His father's black sofa, which sat in Tolstoy's office near his writing desk
and on which he and each of his children were born.

The receiving entrance for the main house.  Guests would arrive here on sledges
or carriages.  The porch to the right had been built the year prior to his start
on Anna Karenina, and he enjoyed reading or visiting with guests here.

The estate itself is massive, thousands of acres in size.  One day I decided to walk a circle around approximately two-thirds of the property, and it took me more than four hours of steady walking.  The Voronka River flows through the north part of it, snaking through the middle of a wide field and marshland.  There are several large forests, webbed with horse and walking trails.  Three large ponds sit at the south end of the property near the estate entrance.

A small section of the 'Clear Field' where Tolstoy mowed along with his field workers. 

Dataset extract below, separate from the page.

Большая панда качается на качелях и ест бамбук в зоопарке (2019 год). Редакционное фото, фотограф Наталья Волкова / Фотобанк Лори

The famous birch drive that leads from the main entrance to the house. 
This photo was taken more than halfway up the drive, which extends
for at least a third of a mile.  Ahead, hidden behind the trees, is the house.

Tolstoy's grave, unmarked per his wishes, along a pathway in one of his
forests.  It sits approximately a half mile northwest of his house.

I also was able to visit the nearby city of Tula, where Tolstoy met Pushkin's daughter, Maria Hartung (the woman on whom Tolstoy is believed to have based the physical appearance of Anna Karenina), and the village of Yasnaya Polyana and surrounding area.  One of my most haunting moments was when I happened upon the grave of Anna Stepanovna Pirigova, Tolstoy's neighbor who committed suicide by train the year before Tolstoy began writing Anna Karenina.  The grave was located near the mausoleum where his father, mother, and brother Dmitri are buried, and near the grave of Tolstoy's wife, Sonya.  The grave of Alexander Bibikov (the man with whom Anna Pirigova had been in love) was in this same section of the cemetery.

Gravesite of Anna Piragova, Tolstoy's neighbor who committed suicide by train.

The mausoleum which holds the remains of Tolstoy's father, mother, and brother Dmitri.

A Partial Bibliography of Books Referenced While Writing Anna:

Leo Tolstoy, Anna Karenina (translated by Constance Garnett)

Leo Tolstoy, Anna Karenina (translated by Richard Pevear and Larissa Volokhonsk)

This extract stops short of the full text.